Paul: You have to enter those kinds of situations with a very big dollop of humility. It’s not a given regardless of your skill, regardless of your experience, that you're going to be able to forge that consensus. There are no two situations that are exactly comparable. Listening is very important. You need to understand as best as you can, the situation from the perspective of the other stakeholders. One of the things that I've been pushing for a lot is ensuring that you're actually forging a consensus with the right people. So often in policy, in particular, the people who are most impacted by a decision aren't even in the room when those decisions are taken. And then those decisions are being sold to them or pitched to them retroactively. And that makes it much, much harder to find consensus. We see that playing out in big and small ways all the time. So having the right actors in the room is already a really great start.

Q. What is/are the most important policy issue(s) facing us today?

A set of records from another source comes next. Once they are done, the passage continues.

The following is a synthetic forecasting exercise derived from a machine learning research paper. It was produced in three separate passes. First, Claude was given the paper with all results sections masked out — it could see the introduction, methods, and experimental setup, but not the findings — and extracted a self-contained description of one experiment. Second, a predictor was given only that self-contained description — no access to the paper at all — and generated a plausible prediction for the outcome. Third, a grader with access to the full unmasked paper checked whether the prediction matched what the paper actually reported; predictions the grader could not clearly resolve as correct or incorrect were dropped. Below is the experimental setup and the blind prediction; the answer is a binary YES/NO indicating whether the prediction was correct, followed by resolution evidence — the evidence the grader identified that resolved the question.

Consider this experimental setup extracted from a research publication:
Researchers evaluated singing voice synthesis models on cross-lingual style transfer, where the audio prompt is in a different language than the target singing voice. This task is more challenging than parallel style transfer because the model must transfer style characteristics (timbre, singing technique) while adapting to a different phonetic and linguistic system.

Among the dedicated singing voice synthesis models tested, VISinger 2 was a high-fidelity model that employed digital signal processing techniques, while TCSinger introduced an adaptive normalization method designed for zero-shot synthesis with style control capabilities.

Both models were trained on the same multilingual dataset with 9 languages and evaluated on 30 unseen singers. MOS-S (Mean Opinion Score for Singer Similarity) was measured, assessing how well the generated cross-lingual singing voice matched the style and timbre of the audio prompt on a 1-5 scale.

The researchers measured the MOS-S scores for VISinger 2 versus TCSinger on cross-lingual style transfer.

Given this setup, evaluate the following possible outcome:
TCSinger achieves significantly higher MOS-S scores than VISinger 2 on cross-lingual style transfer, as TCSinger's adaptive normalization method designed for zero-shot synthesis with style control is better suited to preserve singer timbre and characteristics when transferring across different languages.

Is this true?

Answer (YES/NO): NO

Paul: This is a critical global crossroads. We have the pandemic and the likelihood of future pandemics. Our need to urgently address the climate emergency. We have the opportunity to have a green recovery, which means that we could also be looking at a globally structural change to our economic system. We also have the changing nature of work and the future of work that has been caused by automation and artificial intelligence, and has only accelerated during the pandemic. We have a lot of work cut out for us. I'm hoping the good thing that can come out of all of this tragedy is that the pandemic allows us to reprioritize and to really commit to taking care of one another and the natural world, and that we will take that spirit into all of the decisions we have to make about where we're headed to, whether it's in our own countries or as an international community.

Q. How can young people entering the workforce be successful? What advice would you have for our students who are graduating this year and maybe even prospective students thinking about coming to Princeton?

Paul: If you're thinking of coming to Princeton and you have the opportunity, absolutely do it. It is one of the best decisions I ever made. Princeton invests so much in students. There's so much encouragement for students to pursue their ideas and to investigate the policy issues they're passionate about, which can support all kinds of different career paths. Once you've graduated, give Princeton a good return on its investment by making sure you go out and make a difference because this is definitely a moment for people to step up. It's a moment for those who have had the opportunity to really be prepared with the skills that we're going to need to come up with the innovative solutions to these big, not just challenges, but also opportunities. You are needed, and your talent and your passion are needed. And so go forth and, in your big and small ways, demonstrate leadership. It's so important for every Princeton graduate to know there are thousands of people who will never have that special experience. Find a way to share what you've learned with them. 

Q: How do you become a fearless person?

Paul: I've been with a partner who encourages me, and I encourage him. We just got into the habit, right from the beginning, of trying to live our lives in a way that was meaningful to us, even if it didn't follow the prescribed script of what lawyers should do, or what Ivy League grads should do. We really try to live our lives on our own terms. The more you do that, the more you are rewarded. We’ve never regretted any of the chances we took — leaving our stable law jobs to go back to school or deciding to pick up and move with our family to Europe, leaving stable jobs to go and create our own organizations. Once you do it and it works out, you're willing to do it again and again. If you're following your path, as you want to lay it out for yourself, you're likely to find that you're happy.